On 25 July 2017 the applicants were examined at the Ankara Numune Research Hospital by specialist doctors and in the presence of a doctor of their own choosing. When the applicants refused to go back to the Numune Hospital for additional medical examinations which were scheduled for 27 July 2017, the doctors from the Numune Hospital went to the applicants’ prison with a view to examining them there. The applicants refused to be examined.

On 28 July 2017 the Numune Hospital issued medical reports pertaining to the medical examination of the applicants. According to the reports, the applicants’ situation was life-threatening and they could not continue to live unaided. The reports concluded as follows: “Nevertheless, these findings do not necessitate the postponement of [their] detention on remand. [Their] situation can be monitored and [they] can be treated in prisons which have medical facilities comparable to those of a hospital or in zones of official medical establishments reserved for convicts”.

In the evening of 28 July 2017, after receipt of the Numune Hospital’s above-mentioned reports, the prison authorities informed the applicants that the decision had been taken to admit them to the Ankara Penitentiary Institution’s Sincan Campus. Although the applicants refused to be admitted to hospital, the prison authorities transferred them to the hospital that same evening. They are currently staying in that hospital and, according to the information received from the Government,
their situation is being monitored by the doctors working at that hospital.

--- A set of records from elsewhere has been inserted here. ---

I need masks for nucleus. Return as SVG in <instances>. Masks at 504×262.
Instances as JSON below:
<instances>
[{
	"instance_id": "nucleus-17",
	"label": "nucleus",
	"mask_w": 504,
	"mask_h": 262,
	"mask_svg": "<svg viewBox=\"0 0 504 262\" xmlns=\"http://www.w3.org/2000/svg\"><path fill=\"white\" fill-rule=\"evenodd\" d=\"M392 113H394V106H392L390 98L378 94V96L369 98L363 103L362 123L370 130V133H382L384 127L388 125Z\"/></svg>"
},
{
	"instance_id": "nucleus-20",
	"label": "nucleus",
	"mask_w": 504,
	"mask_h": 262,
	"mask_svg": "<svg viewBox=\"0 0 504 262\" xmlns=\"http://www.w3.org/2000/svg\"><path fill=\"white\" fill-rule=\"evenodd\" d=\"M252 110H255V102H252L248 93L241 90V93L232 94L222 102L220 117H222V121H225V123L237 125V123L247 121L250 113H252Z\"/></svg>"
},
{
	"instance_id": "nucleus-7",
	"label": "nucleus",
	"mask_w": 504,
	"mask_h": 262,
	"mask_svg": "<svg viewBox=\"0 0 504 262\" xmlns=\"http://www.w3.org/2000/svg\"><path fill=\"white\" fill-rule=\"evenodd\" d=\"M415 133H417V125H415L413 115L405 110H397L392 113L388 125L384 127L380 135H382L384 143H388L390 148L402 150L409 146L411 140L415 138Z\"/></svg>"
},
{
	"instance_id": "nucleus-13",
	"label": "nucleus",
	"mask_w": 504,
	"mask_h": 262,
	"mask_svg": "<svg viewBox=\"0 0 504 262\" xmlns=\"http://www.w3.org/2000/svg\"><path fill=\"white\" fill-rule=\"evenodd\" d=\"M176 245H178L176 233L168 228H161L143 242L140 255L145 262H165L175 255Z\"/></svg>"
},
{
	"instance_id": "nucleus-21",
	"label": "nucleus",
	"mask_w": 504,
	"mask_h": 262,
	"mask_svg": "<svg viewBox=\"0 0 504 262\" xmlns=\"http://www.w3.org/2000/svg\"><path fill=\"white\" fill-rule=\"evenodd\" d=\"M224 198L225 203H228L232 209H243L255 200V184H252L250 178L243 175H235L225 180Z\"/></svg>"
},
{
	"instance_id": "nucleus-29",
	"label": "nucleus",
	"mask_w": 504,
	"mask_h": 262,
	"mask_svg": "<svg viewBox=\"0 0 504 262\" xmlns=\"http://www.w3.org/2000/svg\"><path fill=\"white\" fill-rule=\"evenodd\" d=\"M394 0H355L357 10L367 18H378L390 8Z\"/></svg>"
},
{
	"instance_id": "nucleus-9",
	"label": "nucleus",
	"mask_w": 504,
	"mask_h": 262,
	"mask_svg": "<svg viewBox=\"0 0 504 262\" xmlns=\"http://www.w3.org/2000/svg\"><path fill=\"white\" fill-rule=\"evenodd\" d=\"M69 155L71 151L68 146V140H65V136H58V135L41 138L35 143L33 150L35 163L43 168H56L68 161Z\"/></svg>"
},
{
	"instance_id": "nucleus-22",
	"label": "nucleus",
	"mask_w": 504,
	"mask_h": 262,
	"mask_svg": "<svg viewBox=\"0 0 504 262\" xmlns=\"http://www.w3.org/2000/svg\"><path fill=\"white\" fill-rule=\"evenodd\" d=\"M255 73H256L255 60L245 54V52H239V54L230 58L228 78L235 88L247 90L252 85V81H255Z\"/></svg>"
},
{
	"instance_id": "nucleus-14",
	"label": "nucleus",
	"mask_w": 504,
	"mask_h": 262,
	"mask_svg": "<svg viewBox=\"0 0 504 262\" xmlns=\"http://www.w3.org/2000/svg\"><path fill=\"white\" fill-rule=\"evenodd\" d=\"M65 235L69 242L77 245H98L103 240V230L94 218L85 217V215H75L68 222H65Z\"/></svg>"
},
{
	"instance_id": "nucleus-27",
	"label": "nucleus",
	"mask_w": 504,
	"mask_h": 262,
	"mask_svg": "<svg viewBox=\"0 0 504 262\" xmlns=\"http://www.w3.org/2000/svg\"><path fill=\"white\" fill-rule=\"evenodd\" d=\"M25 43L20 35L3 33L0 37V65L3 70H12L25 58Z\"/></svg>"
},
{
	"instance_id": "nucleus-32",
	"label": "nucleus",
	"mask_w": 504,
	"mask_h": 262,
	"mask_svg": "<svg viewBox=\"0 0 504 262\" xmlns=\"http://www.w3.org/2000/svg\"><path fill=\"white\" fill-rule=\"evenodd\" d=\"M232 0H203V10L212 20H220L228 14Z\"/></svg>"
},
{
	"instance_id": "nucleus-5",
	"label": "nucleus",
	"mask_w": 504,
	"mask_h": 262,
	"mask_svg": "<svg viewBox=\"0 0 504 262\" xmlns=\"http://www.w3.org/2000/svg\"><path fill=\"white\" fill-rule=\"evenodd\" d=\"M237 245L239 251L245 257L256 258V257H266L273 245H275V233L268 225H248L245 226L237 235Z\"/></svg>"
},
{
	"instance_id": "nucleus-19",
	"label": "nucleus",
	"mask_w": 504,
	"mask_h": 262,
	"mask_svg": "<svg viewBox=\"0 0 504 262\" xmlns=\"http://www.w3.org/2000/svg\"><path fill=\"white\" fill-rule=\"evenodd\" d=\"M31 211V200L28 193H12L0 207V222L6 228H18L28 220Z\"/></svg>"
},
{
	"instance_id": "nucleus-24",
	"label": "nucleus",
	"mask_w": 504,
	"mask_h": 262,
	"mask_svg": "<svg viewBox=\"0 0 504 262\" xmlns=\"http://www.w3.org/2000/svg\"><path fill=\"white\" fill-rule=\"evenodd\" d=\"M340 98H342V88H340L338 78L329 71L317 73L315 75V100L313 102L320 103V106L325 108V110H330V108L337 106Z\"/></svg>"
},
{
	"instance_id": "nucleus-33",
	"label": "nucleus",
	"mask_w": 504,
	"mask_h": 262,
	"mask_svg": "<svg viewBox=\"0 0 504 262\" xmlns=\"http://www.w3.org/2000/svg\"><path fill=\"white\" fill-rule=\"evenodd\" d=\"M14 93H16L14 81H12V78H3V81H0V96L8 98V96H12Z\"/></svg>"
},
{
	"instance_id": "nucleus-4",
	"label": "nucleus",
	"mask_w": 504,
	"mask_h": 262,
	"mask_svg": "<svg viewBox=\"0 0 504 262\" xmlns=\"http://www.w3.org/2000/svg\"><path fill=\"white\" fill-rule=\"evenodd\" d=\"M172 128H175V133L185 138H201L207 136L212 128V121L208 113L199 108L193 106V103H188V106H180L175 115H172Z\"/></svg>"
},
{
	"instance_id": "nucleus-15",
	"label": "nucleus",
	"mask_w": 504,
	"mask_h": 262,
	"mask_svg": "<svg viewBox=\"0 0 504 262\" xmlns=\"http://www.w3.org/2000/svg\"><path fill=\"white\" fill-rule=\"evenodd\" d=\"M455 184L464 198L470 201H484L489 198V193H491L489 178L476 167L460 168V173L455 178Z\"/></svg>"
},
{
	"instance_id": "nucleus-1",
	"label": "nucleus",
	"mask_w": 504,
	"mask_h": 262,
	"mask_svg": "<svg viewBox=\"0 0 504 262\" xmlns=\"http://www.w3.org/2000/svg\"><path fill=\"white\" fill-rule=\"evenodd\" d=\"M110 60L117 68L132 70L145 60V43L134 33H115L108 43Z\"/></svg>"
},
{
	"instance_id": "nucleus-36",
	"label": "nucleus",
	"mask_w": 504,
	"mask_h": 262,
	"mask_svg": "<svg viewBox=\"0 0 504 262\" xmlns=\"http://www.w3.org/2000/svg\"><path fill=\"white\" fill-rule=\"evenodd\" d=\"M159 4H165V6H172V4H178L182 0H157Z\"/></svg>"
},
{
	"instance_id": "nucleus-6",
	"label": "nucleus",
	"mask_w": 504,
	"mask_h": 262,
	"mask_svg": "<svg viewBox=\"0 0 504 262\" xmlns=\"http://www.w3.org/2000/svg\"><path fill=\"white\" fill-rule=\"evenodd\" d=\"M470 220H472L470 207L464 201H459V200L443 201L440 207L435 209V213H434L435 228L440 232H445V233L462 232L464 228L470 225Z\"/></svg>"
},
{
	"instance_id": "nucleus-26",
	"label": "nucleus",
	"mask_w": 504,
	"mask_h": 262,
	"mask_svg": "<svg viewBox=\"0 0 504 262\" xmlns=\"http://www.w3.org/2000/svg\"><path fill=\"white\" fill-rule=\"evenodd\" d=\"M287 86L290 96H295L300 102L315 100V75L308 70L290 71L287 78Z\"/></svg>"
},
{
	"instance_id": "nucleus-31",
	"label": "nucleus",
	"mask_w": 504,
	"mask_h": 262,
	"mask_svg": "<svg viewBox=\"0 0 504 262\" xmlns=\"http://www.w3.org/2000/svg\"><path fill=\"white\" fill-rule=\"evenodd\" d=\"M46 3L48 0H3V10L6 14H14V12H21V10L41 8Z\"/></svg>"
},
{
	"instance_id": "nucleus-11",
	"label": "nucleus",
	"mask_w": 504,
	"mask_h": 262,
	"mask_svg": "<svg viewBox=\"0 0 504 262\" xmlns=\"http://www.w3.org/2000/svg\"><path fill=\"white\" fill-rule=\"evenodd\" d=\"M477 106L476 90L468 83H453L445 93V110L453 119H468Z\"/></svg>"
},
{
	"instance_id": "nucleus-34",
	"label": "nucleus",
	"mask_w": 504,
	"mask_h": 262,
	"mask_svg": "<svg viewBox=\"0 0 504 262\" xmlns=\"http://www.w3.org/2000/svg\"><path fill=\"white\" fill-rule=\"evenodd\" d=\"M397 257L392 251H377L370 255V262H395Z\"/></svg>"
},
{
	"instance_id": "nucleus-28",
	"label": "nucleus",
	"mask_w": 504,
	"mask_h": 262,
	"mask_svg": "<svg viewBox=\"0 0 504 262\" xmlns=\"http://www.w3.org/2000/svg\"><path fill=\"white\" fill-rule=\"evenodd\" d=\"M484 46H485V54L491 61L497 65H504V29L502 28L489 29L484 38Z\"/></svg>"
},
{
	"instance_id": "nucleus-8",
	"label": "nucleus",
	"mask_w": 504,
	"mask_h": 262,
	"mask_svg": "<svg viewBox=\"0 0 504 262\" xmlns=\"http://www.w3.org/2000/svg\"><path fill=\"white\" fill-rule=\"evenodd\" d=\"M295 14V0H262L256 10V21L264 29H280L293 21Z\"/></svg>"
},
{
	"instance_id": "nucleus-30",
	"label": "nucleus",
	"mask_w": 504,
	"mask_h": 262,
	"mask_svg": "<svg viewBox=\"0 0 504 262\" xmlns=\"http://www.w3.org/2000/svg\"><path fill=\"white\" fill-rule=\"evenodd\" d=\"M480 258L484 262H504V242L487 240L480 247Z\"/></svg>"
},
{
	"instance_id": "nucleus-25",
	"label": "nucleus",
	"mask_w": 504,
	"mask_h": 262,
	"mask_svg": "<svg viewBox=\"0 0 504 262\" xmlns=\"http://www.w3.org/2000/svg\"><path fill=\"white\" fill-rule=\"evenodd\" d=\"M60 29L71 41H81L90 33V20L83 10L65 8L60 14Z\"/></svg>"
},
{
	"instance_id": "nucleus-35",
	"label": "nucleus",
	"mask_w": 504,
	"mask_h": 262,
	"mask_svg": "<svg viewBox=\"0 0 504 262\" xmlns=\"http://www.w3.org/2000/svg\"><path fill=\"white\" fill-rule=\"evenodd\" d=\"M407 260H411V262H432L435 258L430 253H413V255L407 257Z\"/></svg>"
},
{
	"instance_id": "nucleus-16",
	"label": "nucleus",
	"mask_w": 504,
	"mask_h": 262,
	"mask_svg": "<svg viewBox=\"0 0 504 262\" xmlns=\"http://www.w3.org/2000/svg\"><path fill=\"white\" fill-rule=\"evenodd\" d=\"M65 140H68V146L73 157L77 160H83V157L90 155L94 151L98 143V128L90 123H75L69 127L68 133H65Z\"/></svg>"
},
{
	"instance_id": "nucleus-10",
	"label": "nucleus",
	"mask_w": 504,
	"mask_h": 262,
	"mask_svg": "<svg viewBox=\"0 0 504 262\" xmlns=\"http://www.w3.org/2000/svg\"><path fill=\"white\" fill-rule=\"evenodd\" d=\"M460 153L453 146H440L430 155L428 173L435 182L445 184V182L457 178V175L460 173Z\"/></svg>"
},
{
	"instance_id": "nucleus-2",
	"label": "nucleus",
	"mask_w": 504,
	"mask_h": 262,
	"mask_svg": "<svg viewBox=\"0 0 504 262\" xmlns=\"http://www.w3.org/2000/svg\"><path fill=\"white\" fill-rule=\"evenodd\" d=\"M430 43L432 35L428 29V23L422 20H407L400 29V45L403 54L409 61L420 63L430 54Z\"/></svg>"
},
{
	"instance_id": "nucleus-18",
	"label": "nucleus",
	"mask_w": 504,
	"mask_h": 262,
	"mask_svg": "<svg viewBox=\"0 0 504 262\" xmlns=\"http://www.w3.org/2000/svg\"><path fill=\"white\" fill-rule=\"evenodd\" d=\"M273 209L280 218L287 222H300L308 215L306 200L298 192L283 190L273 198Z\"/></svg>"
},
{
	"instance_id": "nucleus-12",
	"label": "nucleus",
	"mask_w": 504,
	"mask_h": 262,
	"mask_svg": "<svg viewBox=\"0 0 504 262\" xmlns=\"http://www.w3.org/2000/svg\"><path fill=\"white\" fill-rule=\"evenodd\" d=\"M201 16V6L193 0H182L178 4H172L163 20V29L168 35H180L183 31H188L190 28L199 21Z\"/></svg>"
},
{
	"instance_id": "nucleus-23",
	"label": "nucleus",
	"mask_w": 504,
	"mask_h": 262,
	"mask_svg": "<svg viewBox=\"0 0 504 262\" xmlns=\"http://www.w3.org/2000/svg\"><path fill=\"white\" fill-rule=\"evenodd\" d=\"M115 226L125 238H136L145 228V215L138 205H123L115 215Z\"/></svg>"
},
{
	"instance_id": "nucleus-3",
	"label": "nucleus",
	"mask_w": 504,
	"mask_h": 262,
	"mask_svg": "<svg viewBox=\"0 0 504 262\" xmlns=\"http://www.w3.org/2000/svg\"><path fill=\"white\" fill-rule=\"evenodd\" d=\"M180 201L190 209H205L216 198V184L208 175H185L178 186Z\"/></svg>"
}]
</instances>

In its decision of 2 August 2017, the Court reiterated that it applies Rule 39 only where an applicant faces an imminent risk of serious and irreparable damage to life and limb. It examined the applicants’ requests in the light of the medical reports and developments detailed above and it found that the applicants’ detention at the Sincan Hospital did not pose a real and imminent risk of irreparable harm to the life or limb of the applicants. It therefore rejected the applicants’ request that the Court order the Government to release them.

The Court informed the parties that it expected the Government to take all necessary measures to ensure that the applicants’ rights under Articles 2 and 3 of the Convention are respected. In this connection the Court observed that, according to the Numune Hospital’s report of 28 July 2017, the applicants cannot continue to live unaided. It therefore requested the Government to ensure that adequate arrangements be put in place to assist the applicants in their day-to-day needs.

It also requested the Government to allow the applicants to consult doctors of their own choosing in the prison hospital, should they so request, with a view to making a decision as to whether or not to call off their hunger strike.

In addition, the Court requested the Government to keep it informed of any developments.

The Court also reiterated its request to the applicants to call off their hunger strike. In this connection the Court reminded the applicants that it had decided to give priority to the examination of their applications under Rule 41 of the Rules of Court.

Finally the Court requested the applicants to inform the Court of any application that they might make to the national courts for their release. [Source.]